● To be done: Put every line of the records below into a JSON list of strings, one string per line, skipping blank lines. Leave the pictures out of the list.

● Provided data:
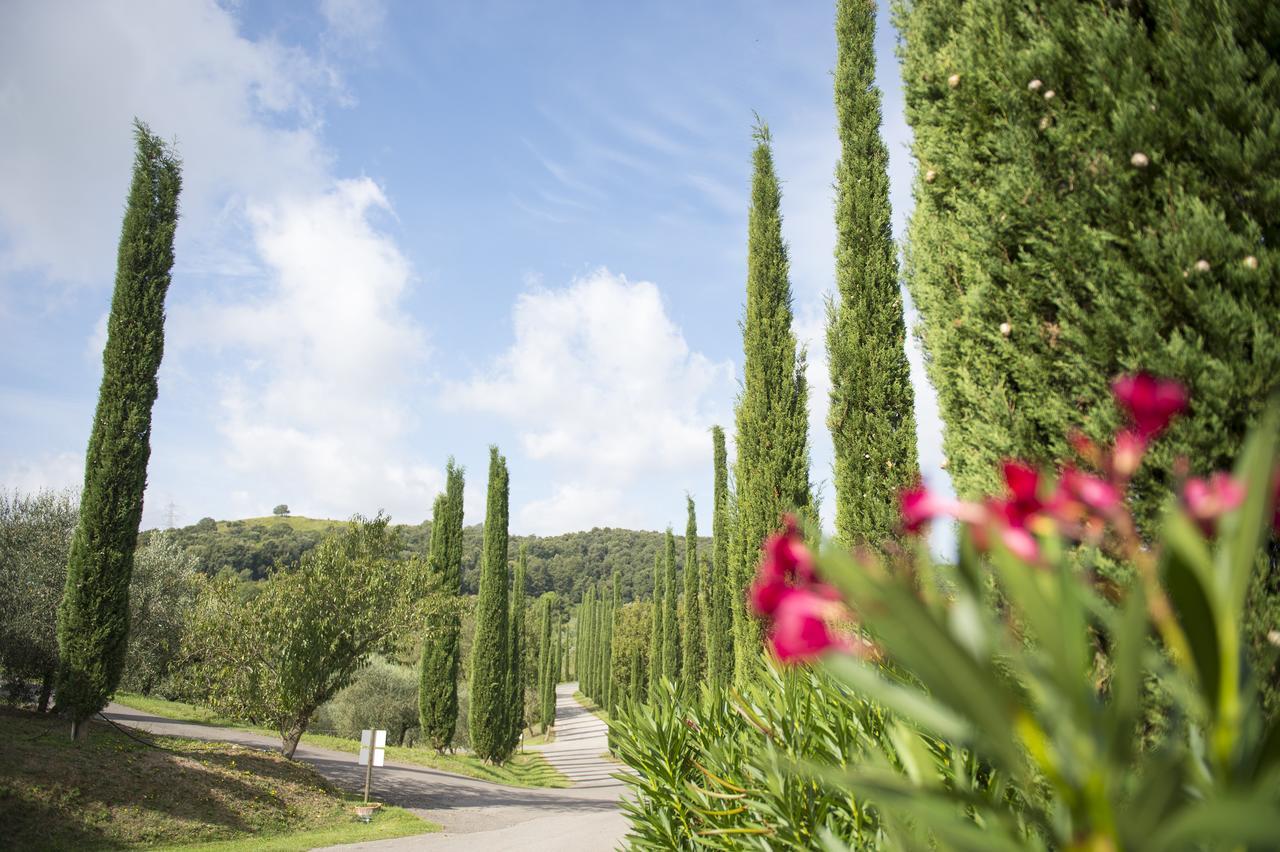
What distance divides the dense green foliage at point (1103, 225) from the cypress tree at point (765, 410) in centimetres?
746

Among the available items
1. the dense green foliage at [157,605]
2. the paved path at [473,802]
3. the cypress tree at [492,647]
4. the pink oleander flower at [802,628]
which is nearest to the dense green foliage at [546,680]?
the paved path at [473,802]

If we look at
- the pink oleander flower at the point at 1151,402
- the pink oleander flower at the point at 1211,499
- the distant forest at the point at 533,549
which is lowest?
the pink oleander flower at the point at 1211,499

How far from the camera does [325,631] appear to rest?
1488 centimetres

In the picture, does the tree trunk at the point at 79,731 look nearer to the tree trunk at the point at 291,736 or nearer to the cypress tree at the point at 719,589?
the tree trunk at the point at 291,736

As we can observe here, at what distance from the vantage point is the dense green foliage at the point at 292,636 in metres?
14.5

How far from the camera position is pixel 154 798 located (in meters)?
10.8

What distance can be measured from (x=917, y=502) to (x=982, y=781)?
235 centimetres

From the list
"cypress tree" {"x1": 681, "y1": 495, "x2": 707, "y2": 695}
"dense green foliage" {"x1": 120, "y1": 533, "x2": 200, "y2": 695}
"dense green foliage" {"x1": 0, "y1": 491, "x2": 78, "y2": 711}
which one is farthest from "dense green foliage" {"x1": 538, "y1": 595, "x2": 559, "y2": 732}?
"dense green foliage" {"x1": 0, "y1": 491, "x2": 78, "y2": 711}

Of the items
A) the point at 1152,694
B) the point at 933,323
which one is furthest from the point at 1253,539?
the point at 933,323

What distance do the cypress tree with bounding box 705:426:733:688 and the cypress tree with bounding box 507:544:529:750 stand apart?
8792 mm

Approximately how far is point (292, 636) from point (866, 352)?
41.6 feet

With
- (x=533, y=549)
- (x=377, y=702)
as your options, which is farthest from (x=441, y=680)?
(x=533, y=549)

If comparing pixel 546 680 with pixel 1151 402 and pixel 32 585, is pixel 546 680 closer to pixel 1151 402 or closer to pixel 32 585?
pixel 32 585

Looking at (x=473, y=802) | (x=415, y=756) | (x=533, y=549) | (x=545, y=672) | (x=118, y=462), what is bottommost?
(x=415, y=756)
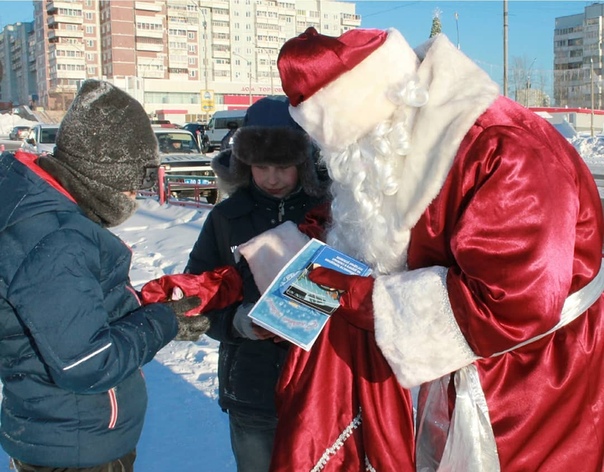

● Final answer:
[
  "What distance divides the dense green foliage at point (1103, 225) from the cypress tree at point (765, 410) in centimetres?",
  "746",
  "Among the available items",
  "1. the dense green foliage at [157,605]",
  "2. the paved path at [473,802]",
  "3. the cypress tree at [492,647]",
  "4. the pink oleander flower at [802,628]",
  "which is nearest to the dense green foliage at [546,680]?",
  "the paved path at [473,802]",
  "If we look at",
  "- the pink oleander flower at the point at 1151,402",
  "- the pink oleander flower at the point at 1211,499",
  "- the distant forest at the point at 533,549",
  "which is lowest?",
  "the pink oleander flower at the point at 1211,499",
  "How far from the camera does [325,631] appear to rest?",
  "1488 centimetres",
  "In the picture, does the tree trunk at the point at 79,731 look nearer to the tree trunk at the point at 291,736 or nearer to the cypress tree at the point at 719,589?",
  "the tree trunk at the point at 291,736",
  "As we can observe here, at what distance from the vantage point is the dense green foliage at the point at 292,636 in metres?",
  "14.5",
  "How far from the camera position is pixel 154 798 located (in meters)?",
  "10.8",
  "What distance can be measured from (x=917, y=502) to (x=982, y=781)?",
  "235 centimetres",
  "From the list",
  "\"cypress tree\" {\"x1\": 681, \"y1\": 495, \"x2\": 707, \"y2\": 695}",
  "\"dense green foliage\" {\"x1\": 120, \"y1\": 533, \"x2\": 200, \"y2\": 695}",
  "\"dense green foliage\" {\"x1\": 0, \"y1\": 491, \"x2\": 78, \"y2\": 711}",
  "which one is farthest from \"dense green foliage\" {\"x1\": 538, \"y1\": 595, \"x2\": 559, \"y2\": 732}?",
  "\"dense green foliage\" {\"x1\": 0, \"y1\": 491, \"x2\": 78, \"y2\": 711}",
  "Of the items",
  "A) the point at 1152,694",
  "B) the point at 933,323",
  "which one is furthest from the point at 1253,539?",
  "the point at 933,323",
  "What distance do the cypress tree with bounding box 705:426:733:688 and the cypress tree with bounding box 507:544:529:750 stand apart?",
  "8792 mm",
  "Approximately how far is point (292, 636) from point (866, 352)?",
  "41.6 feet",
  "With",
  "- (x=533, y=549)",
  "- (x=377, y=702)",
  "as your options, which is farthest from (x=441, y=680)?",
  "(x=533, y=549)",
  "If comparing pixel 546 680 with pixel 1151 402 and pixel 32 585, is pixel 546 680 closer to pixel 1151 402 or closer to pixel 32 585?",
  "pixel 32 585",
  "Looking at (x=473, y=802) | (x=415, y=756) | (x=533, y=549) | (x=545, y=672) | (x=118, y=462), what is bottommost?",
  "(x=415, y=756)"
]